__Exercise__. Restate word for word the lines of the entries below, starting with the line that holds "scientific name: Loxodonta africana" and ending with the line that holds "United States, site archbold_FL-17.", and no others.

==== Source data

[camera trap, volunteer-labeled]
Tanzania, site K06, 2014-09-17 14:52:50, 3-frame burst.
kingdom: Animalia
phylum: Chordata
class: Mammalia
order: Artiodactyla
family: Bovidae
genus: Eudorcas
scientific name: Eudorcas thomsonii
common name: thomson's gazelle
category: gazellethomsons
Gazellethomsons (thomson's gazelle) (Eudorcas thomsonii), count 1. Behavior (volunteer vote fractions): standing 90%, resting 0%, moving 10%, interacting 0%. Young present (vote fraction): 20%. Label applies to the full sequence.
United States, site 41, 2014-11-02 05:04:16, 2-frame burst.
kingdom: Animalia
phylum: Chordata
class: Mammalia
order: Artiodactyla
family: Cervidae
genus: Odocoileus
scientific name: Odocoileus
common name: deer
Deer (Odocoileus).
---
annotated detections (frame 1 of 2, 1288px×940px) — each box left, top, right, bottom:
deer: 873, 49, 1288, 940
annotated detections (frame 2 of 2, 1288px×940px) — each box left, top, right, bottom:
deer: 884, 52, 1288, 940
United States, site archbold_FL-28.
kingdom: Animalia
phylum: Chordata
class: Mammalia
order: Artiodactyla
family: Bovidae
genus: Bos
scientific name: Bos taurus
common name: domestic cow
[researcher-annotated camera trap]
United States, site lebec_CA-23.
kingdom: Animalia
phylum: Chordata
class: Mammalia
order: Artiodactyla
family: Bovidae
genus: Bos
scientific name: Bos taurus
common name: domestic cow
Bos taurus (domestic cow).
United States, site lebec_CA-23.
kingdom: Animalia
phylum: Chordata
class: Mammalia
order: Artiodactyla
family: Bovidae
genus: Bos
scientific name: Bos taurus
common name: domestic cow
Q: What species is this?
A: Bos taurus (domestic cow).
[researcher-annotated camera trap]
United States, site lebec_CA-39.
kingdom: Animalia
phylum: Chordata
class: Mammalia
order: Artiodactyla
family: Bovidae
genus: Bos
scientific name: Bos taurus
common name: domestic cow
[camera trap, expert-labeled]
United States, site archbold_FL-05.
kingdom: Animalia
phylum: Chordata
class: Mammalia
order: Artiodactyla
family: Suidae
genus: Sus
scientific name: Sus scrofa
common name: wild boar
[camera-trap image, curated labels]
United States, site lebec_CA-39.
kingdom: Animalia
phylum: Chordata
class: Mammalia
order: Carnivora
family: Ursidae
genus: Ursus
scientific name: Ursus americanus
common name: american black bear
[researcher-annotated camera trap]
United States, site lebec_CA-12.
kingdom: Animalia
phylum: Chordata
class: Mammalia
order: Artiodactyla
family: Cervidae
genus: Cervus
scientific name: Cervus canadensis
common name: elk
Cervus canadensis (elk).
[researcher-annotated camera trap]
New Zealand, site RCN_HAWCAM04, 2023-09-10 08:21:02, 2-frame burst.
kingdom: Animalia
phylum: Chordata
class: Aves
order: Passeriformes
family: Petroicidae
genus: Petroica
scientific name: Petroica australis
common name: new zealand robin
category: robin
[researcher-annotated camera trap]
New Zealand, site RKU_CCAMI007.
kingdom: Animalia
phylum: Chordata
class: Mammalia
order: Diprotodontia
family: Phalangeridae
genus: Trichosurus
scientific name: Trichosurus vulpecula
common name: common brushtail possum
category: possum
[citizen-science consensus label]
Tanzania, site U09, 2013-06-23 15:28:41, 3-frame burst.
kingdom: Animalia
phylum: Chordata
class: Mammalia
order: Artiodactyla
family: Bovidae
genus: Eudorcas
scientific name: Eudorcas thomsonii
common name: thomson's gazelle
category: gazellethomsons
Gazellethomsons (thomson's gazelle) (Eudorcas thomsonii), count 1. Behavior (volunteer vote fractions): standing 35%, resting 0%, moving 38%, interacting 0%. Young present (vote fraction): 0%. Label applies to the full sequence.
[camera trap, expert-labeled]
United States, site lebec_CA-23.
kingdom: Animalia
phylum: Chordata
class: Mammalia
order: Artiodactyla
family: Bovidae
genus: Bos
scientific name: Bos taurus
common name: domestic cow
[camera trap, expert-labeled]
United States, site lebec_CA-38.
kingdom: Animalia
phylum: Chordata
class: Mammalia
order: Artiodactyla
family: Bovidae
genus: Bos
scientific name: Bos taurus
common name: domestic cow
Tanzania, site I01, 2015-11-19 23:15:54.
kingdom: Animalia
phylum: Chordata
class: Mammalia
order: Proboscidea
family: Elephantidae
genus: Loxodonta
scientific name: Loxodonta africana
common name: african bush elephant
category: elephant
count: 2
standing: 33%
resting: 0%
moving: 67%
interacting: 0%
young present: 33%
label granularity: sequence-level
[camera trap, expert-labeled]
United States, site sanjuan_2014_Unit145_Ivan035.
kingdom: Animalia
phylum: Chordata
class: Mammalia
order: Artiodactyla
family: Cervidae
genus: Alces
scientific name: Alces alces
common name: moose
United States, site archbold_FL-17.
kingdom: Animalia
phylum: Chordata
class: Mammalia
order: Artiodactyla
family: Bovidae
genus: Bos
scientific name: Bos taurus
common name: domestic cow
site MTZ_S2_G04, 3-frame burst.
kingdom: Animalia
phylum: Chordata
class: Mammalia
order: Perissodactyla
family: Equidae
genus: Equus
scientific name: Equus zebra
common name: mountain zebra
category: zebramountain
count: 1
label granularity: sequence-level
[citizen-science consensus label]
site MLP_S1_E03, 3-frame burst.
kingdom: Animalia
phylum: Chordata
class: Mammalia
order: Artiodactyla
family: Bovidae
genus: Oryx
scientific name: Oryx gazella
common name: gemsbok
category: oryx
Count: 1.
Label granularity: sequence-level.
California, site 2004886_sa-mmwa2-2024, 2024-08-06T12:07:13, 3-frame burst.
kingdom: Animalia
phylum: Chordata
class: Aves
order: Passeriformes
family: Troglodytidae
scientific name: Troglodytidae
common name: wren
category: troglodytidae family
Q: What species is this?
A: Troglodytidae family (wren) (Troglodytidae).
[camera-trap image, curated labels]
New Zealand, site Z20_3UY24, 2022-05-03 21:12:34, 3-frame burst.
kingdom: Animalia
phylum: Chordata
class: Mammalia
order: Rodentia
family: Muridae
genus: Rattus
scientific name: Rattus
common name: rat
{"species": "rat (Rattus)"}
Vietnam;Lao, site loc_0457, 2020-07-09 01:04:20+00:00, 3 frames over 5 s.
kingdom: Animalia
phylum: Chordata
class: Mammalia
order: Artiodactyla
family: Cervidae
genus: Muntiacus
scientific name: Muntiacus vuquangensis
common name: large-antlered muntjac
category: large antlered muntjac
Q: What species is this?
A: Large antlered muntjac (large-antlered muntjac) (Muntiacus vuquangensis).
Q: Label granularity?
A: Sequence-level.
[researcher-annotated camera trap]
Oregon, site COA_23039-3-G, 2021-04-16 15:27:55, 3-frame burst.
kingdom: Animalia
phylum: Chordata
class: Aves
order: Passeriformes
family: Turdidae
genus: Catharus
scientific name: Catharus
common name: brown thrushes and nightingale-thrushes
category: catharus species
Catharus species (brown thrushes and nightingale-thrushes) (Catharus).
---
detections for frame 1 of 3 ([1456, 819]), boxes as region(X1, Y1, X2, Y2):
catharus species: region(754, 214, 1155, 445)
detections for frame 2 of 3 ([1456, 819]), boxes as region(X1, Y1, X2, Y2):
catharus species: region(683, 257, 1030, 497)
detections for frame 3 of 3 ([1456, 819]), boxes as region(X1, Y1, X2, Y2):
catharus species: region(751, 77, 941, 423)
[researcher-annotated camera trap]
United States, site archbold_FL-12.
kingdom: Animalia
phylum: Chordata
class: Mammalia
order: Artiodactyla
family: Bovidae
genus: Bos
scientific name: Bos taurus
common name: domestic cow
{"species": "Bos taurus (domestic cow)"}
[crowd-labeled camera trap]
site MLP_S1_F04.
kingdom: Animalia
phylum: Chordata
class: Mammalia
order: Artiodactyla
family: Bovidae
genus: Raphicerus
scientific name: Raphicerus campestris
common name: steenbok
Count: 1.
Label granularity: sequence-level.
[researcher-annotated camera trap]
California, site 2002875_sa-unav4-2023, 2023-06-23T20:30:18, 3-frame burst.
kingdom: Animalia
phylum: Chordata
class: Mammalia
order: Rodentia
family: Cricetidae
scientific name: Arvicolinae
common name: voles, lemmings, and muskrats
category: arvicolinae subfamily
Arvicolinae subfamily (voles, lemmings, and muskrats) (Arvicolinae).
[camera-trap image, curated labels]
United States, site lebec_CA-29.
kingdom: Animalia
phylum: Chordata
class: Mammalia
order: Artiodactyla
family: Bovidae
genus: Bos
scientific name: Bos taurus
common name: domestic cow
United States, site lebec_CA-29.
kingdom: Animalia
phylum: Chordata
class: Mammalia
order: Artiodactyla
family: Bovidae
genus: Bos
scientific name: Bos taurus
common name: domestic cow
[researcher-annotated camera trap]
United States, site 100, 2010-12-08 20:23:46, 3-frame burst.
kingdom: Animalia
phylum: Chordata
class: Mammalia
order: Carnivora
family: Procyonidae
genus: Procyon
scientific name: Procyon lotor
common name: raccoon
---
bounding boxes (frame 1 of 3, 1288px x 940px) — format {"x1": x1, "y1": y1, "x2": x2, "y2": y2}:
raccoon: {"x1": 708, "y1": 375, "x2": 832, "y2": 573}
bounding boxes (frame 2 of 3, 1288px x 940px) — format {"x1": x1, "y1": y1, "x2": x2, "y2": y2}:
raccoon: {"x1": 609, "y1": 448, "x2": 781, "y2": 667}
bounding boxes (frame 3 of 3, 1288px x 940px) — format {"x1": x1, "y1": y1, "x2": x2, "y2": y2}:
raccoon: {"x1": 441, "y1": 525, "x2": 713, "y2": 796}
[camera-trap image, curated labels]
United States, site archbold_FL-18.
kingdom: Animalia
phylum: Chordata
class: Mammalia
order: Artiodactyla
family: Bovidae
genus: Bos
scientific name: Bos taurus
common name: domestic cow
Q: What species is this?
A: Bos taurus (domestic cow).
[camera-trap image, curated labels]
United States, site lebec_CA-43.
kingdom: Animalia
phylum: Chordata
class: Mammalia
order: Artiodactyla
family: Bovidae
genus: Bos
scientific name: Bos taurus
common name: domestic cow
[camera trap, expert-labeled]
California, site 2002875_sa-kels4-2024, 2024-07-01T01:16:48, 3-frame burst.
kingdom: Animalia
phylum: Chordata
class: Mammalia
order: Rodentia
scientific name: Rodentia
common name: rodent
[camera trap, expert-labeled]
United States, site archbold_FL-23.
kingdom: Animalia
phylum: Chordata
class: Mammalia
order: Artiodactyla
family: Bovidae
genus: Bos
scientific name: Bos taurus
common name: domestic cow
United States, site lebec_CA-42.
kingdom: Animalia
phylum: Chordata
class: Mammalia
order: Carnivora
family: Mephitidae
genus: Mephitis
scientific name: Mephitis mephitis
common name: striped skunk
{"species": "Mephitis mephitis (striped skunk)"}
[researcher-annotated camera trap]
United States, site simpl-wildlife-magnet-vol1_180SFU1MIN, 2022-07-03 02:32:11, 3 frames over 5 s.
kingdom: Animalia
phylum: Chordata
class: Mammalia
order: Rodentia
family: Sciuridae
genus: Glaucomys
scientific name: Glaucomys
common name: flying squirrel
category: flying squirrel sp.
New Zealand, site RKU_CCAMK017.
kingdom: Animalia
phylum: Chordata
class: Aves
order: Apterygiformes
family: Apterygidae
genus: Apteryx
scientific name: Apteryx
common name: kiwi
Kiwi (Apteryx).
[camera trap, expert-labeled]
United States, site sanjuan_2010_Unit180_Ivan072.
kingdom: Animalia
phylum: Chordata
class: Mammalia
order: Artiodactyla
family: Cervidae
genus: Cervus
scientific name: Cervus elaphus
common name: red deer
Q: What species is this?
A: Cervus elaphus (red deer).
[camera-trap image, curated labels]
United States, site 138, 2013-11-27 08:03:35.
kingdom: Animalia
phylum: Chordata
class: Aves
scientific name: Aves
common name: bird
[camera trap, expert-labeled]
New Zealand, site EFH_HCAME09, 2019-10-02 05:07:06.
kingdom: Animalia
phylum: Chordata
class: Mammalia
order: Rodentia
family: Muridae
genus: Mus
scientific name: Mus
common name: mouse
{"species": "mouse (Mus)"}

========

__Answer area__.
scientific name: Loxodonta africana
common name: african bush elephant
category: elephant
count: 2
standing: 33%
resting: 0%
moving: 67%
interacting: 0%
young present: 33%
label granularity: sequence-level
[camera trap, expert-labeled]
United States, site sanjuan_2014_Unit145_Ivan035.
kingdom: Animalia
phylum: Chordata
class: Mammalia
order: Artiodactyla
family: Cervidae
genus: Alces
scientific name: Alces alces
common name: moose
United States, site archbold_FL-17.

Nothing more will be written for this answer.